Let the side of the smaller hexagon be x units. By using trigonometry we can find that the side of the bigger hexagon is $\sqrt{3}x$.

Area of triangle E'DF'=${\sqrt{3}x^2}/2$

By symmetry we get that area of all triangles of the size of triangle E'DF' inside the bigger hexagon is ${\sqrt{3}x^2}/2$. See that the smaller hexagon can be divided into 2 triangles of the same size each of area$\sqrt{3}x^2/4$ and a rectangle of area$\sqrt{3}x^2$. So the total area of the smaller hexagon is $3\sqrt{3}x^2/2$. To find the area of the bigger hexagon multiply 6 to the Area of triangle E'DF'(of course we'll have to multiply 6 because there are 6 such triangles) and add the area of the smaller hexagon. Now, all we have to do is to calculate the ratio of areas and this turns out to be $3$.

Q9.In how many ways can we choose$a_1 < a_2 < a_3 < a_4$from the set ${1, 2, ... , 30}$ such that $a_1, a_2, a_3, a_4$ are in arithmetic progression?

Motivation/Overview: To form an AP we need an initial term and a common difference. Those are the key ingredients for forming an AP (besides, a pen and a paper). We have four terms of an AP and now the question asks us to form an AP from these four. So the common difference is missing. Now, all we have to do is to see the maximum and the minimum that the common difference can be, based on the set that has been provided and the number of terms given. Casework will be done for different values of the common difference.

Solution:

We have our initial term according to the question. Now we need to make cases about the different possibilities of the common difference(call it "d") which in our case $\in \{1,2,3,4,5,6,7,8,9\}$ If we have $d=1$ then there will be 27 ways in which we can form an AP If we $d=2$ then there will be 24 ways in which we can form an AP. If $d=3$, there will be 21 ways in which we can form an AP. No you can start seeing the pattern the number of AP we can form as d increases by 1 is decreasing by 3. So when $d=9$ we can form 3 AP's. $\implies$ the total number of AP's will be$27+24+21+18+15+.....+3$ which turns out to be $135$.

Q10. Suppose the numbers 71,104 and 159 leave the same remainder r when divided by ·a certain number N > 1. Then, the value of 3N + 4r must equal:

Motivation/Overview: We can always use the ideas of Euclid Divison Lemma divisibility and congruence( of numbers) in questions regarding remainders. We can do a lot of back and forth with these things like jumping from one to the other is an easy task.

Solution:

By using Euclid's Division Lemma we have $71=Na+r$, $104=Nb+r$, $159=Nc+r$. Now eliminate $r$ by subtracting the equations. $Nb+r-Na-r=33$ and $Nc+r-Na-r=88$ and $Nc+r-Nb-r = 55$. Observe that $N \mid 88$. $N \mid 55$, $N \mid 33$. The only possible number which divide all three of them is $11$ therefore $N=11$ and $r=5 \implies 3N+4r=53$

Q11.If x , y are positive real numbers such that $3x + 4y < 72$, then the maximum possible value of $12xy(72 - 3x - 4y)$ is:

Motivation/Overview: Some weird expressions and the question is about talking about the maximum of that weird expression. Aha!! AM-GM inequality should be our best guess. In questions where we have to find the maximum and minimum and which deals with an expression which are multiplied or added then AM-GM might be a nice first step towards finding a solution.

■ **DATA SHOWN**

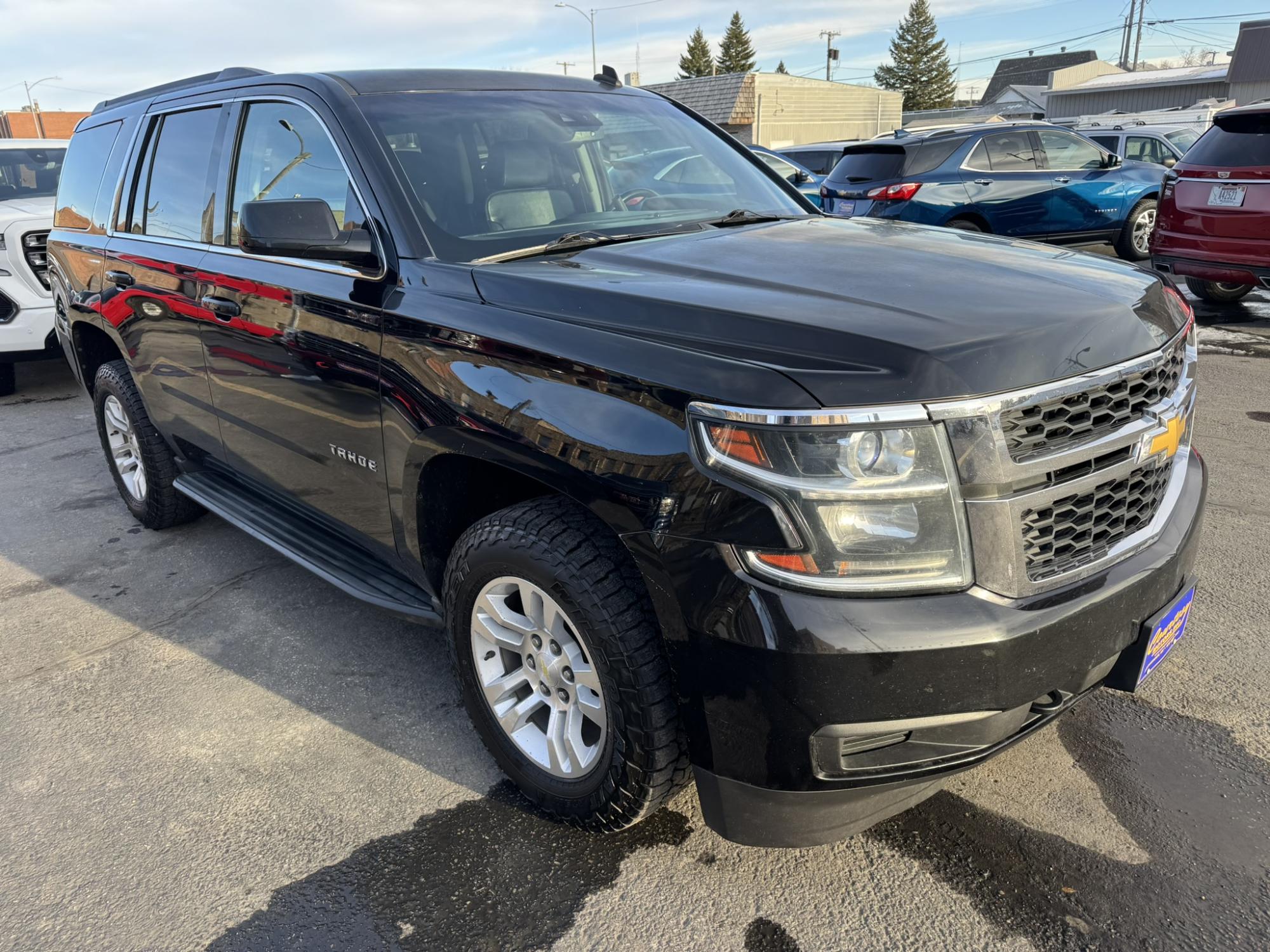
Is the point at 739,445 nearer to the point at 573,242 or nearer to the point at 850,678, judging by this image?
the point at 850,678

■ **EXERCISE REQUIREMENTS**
Summarize the worked solutions in three sentences.

■ **ANSWER TO THIS TASK**
The worked solutions find that the ratio of the areas of the two hexagons is 3, and that casework on the common difference d from 1 to 9 gives 135 ways to choose four terms in arithmetic progression from the set {1, 2, ..., 30}. Euclid's Division Lemma and subtraction of the equations show that N = 11 and r = 5 for the numbers 71, 104 and 159, so 3N + 4r = 53. For the maximum of 12xy(72 − 3x − 4y) with 3x + 4y < 72, the AM-GM inequality is named as a good first step.